Recent research conducted by Fruit Shoot points to age 7-12 being the age where children are first affected by how other people see them and start to become affected other people’s opinions.
Ben, my eldest, will be eight years old this summer and as such has already found a whole array of things he likes to do to pass the time. Three nights a week he is out swimming, at Beavers or his Street Dance class when he’s at home he loves LEGO, Minecraft and reading. However, his best friend is completely and utterly obsessed with football. Although Ben isn’t really remotely interested in football, what he has realised is that, to keep up with his class mates and his best mate, he needs to at least have a passing knowledge of the sport. Even at 7 he is feeling that societal pressure to ‘fit in’ with his peers.
68% of the 2000 UK parents surveyed by Fruit Shoot believe it’s important for children to find their “thing”, be it a hobby, skill or particular interest – and I completely agree. Football isn’t Ben’s thing. He’s just not bothered by it. Yes he’ll play with his mates at lunch time and chat to Finley about his favourite team but kicking a football around the park or avidly watching a match just isn’t how he would choose to spend his time. As such, when he first showed an interest in learning to break dance when he was about 3 years old we ran with it – I set about researching lessons, trying to find him classes to go to and quickly hit a brick wall. It turns out that, even in a big city like Manchester, pre-schoolers don’t really learn to break dance!
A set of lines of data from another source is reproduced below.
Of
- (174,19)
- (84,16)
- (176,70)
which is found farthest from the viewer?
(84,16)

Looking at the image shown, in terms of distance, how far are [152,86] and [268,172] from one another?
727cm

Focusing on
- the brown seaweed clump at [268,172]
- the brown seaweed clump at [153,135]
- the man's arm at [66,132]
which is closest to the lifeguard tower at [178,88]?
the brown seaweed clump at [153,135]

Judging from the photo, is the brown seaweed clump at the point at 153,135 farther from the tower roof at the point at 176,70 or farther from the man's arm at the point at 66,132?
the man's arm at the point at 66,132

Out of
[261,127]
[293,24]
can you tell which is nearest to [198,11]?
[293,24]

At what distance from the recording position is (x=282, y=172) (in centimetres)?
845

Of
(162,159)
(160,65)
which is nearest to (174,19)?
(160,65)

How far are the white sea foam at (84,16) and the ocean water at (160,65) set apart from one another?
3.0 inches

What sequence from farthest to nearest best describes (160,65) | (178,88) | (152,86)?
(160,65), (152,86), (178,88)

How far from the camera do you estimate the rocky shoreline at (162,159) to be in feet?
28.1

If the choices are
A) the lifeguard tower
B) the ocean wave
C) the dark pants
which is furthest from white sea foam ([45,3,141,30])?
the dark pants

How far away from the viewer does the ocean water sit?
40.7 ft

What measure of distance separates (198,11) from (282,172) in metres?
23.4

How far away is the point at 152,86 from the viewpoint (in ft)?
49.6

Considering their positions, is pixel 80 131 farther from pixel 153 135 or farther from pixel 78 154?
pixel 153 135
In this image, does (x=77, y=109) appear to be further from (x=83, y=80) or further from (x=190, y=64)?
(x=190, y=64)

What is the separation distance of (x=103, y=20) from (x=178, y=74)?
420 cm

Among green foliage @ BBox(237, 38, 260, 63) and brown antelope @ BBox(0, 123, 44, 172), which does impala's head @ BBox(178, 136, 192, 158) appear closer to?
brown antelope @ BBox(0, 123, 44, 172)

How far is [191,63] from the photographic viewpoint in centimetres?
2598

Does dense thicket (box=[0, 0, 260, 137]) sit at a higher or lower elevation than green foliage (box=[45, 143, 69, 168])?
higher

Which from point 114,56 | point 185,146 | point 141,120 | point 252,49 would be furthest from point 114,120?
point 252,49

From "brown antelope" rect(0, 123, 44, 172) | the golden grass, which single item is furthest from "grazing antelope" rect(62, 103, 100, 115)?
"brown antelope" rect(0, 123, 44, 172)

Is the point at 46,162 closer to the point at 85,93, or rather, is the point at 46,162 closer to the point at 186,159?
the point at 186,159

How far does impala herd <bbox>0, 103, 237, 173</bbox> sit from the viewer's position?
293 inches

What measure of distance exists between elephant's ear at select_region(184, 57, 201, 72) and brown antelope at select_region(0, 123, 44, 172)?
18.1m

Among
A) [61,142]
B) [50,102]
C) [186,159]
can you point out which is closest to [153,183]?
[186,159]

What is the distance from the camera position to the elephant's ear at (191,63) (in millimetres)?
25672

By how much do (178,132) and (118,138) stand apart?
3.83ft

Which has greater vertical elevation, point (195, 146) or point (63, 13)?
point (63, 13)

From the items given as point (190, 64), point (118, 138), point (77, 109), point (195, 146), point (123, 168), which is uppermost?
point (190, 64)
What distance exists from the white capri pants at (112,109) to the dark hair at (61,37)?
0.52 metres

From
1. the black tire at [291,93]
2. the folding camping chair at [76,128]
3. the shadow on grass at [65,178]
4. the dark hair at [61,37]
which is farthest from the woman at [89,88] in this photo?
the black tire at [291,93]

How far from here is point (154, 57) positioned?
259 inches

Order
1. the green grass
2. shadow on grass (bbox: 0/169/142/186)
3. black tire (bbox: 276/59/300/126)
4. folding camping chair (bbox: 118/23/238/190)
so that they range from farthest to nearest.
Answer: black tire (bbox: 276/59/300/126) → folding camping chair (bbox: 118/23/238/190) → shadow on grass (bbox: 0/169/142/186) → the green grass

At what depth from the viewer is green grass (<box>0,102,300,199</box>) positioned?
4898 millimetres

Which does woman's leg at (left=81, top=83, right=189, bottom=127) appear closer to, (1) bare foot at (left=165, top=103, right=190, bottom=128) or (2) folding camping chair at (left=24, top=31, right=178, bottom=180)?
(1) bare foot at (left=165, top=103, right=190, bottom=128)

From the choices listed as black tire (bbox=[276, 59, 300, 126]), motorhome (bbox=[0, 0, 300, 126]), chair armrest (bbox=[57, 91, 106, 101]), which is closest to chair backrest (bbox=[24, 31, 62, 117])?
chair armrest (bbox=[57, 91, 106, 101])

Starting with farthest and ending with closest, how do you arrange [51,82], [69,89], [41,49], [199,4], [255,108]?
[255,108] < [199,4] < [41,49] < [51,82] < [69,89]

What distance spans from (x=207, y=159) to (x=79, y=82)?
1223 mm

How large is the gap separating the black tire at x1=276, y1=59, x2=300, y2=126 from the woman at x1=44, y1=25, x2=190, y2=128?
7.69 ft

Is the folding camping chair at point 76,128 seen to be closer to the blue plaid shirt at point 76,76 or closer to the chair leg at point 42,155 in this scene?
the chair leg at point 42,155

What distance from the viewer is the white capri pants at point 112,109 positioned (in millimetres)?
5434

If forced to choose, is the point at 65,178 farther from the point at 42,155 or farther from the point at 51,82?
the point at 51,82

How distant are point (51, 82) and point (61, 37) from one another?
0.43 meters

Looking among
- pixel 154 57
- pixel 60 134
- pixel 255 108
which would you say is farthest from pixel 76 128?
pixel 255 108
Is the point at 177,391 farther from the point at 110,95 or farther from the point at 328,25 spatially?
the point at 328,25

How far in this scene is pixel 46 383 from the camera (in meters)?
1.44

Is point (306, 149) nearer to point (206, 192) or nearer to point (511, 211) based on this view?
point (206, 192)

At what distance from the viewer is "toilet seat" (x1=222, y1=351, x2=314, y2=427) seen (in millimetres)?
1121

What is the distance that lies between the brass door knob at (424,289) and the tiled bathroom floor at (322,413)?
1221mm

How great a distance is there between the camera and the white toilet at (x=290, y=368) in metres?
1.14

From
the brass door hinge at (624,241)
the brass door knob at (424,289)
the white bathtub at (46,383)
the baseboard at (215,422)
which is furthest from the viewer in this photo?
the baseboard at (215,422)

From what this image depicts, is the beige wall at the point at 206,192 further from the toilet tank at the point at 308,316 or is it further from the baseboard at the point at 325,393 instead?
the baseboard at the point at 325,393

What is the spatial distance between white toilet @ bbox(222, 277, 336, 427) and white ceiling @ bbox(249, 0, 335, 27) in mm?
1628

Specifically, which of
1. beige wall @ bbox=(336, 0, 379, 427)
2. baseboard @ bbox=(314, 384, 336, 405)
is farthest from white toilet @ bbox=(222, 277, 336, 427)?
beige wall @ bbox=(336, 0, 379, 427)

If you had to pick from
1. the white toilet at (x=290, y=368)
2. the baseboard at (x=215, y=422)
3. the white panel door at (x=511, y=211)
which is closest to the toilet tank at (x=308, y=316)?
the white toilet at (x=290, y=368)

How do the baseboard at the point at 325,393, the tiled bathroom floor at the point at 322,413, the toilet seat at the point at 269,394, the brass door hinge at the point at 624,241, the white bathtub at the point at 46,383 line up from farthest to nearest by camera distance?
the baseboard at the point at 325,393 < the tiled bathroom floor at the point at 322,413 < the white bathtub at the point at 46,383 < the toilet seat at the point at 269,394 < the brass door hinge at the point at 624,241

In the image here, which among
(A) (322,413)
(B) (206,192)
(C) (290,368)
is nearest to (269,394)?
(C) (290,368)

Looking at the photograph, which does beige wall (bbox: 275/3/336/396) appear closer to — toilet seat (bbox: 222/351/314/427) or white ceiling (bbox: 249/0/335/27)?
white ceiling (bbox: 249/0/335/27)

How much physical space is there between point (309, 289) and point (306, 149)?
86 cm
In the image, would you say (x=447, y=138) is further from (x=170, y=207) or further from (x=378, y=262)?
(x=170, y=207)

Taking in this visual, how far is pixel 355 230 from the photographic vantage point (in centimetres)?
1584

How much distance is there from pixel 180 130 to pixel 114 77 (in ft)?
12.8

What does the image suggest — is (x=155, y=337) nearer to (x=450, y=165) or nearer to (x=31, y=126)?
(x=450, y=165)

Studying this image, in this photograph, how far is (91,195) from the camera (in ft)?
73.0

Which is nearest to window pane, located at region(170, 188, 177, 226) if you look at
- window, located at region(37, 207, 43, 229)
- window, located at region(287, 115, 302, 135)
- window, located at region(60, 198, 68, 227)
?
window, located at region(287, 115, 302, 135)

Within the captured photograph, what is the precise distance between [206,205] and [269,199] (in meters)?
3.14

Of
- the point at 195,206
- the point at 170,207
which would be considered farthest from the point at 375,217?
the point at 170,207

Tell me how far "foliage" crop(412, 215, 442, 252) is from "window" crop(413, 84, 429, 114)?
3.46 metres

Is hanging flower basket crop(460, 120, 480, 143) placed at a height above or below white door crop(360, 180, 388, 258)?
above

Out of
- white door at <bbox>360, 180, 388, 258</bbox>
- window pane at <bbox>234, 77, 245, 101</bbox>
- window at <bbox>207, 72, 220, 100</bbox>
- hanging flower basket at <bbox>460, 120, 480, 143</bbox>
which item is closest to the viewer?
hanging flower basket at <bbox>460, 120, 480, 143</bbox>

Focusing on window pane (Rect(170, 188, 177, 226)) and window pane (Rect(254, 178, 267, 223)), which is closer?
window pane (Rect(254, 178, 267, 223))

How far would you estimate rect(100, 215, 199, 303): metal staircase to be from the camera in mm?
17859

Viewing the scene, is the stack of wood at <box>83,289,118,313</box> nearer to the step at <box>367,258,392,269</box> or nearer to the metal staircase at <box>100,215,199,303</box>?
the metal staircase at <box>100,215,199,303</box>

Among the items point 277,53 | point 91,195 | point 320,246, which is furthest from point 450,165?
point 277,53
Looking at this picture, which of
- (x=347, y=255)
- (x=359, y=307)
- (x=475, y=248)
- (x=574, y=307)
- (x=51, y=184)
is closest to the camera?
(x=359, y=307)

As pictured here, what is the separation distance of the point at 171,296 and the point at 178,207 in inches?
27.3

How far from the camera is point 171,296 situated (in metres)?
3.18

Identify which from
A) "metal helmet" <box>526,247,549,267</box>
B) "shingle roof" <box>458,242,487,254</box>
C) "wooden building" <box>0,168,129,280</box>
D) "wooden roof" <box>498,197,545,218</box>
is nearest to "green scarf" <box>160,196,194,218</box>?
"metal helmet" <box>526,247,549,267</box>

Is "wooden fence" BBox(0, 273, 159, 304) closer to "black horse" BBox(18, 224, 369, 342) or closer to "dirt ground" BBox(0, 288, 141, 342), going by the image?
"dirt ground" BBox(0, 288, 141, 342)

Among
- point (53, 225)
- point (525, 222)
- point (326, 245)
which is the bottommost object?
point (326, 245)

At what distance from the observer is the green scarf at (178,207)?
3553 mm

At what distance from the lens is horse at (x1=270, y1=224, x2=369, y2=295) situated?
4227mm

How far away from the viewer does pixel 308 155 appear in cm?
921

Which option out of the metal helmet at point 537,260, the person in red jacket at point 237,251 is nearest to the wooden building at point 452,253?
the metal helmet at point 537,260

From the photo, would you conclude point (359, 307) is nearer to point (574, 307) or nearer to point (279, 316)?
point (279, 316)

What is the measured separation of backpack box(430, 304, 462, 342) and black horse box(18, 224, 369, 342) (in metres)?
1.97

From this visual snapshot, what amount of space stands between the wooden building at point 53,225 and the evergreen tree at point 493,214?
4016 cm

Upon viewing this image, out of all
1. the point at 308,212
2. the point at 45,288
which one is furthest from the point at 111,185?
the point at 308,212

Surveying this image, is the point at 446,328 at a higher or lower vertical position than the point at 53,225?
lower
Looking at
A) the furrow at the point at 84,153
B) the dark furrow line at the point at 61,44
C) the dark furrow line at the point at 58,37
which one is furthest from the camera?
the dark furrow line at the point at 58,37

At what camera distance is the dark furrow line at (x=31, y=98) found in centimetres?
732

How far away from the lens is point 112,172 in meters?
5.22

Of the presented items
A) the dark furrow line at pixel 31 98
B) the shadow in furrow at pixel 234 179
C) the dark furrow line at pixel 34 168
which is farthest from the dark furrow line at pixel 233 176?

In the end, when he was six, we finally found him Street Dance lessons with the lovely Sophie (who I met when she was teaching us the MADs Flash Mob dance!) and he’s been dancing with her for about a year now. He’s still desperate to learn to spin on his head though!
Of course what we all really want is to be able to give our children the freedom to discover and indulge their passion. And, to my mind, its not just about finding something you enjoy doing to pass the time, as without people being given the opportunity to nurture and develop their interests and passions we would never have Olympic gold medals to celebrate or amazing technological advances. We would all just be ploughing the same path through life, head down and focused on our academic achievements with no breadth or depth to our character. (You only have to ask a Year 6 pupil knee deep in SATs prep just how boring that would be!)
As part of the Fruit Shoot It’s My Thing campaign, Ben was sent a hamper of surprise activities to try out and see if he found a new ‘thing’.
Safe to say Ben’s eyes lit up when he saw that little lot and he was keen to get stuck in. With Dave’s help he decided to build his bird feeder first. As someone with more than a passing interest in LEGO, Ben was more than capable of following the instructions and fitting all the pieces together. Had he just been sent a book about birds I’m not sure he’d have been all that interested, however tapping into his love of all things construction and letting him build his own bird feeder meant he was really keen to but his feeder up on the playroom window and see who might come passing by! It’s funny how an interest in one thing can lead to something completely different isn’t it?
Next up in Ben’s hamper of goodies was a Bug Safari kit containing everything he needed to safely capture and investigate all the creepy crawlies present in our back garden! It didn’t take us long at all to find a beetle hiding underneath the slide. With a bit of help from Dave, Ben scooped the little creature up in his bug collecting tongs before tipping it gently into a magnifying pot for a closer look! He was fairly convinced he’d found a stag beetle but thanks to the information guide in his set he was able to identify it as a pretty common black beetle. Much as he enjoyed hunting out mini-beasts in our garden, I’m not sure this is something he’d be bothered about returning to all that often – exploring bugs is probably not his new ‘thing’!
Finally, the Exploding Science Kit which had both boys excited! Dave has always had more than a passing interest in Science (specifically physics) and I think Ben just liked the fact that things might explode!! Who wouldn’t? In typical boy style, they decided to dive in with the Super Snot experiment – sadly, despite their best efforts (and much re-reading of the instructions from Dave) the experiment was a bit of a flop and nothing really seemed to happen. Both boys were disappointed! I know they’re both keen to have a go at the other experiments in the set though!
After a busy afternoon of building, examining and investigating – had Ben found his new ‘thing’? Perhaps not, but what he had done was build on his current passions and found new ways to explore them. I want my boy to grow up proud of who he is and the things he’s interested in. Not to feel he has to bend and conform to be like everyone else.
Fruit Shoot launched the “It’s My Thing” campaign to celebrate our children’s individualism and to build their confidence to be a bit different, to encourage creativity and self-expression – things which are all to often stifled in modern society. You can join in and celebrate your kid’s ‘things’ on the FruitShootGB Facebook page as well as finding advice and information from Dr Ranj Singh on helping your children to find their ‘thing’. (I’ve had dinner with him you know, twice – he’s lovely!)
I’d love to know if your child has a ‘thing’ already – what do they love? How do you encourage them?
Research conducted with 2,000 parents of school aged children in February 2017.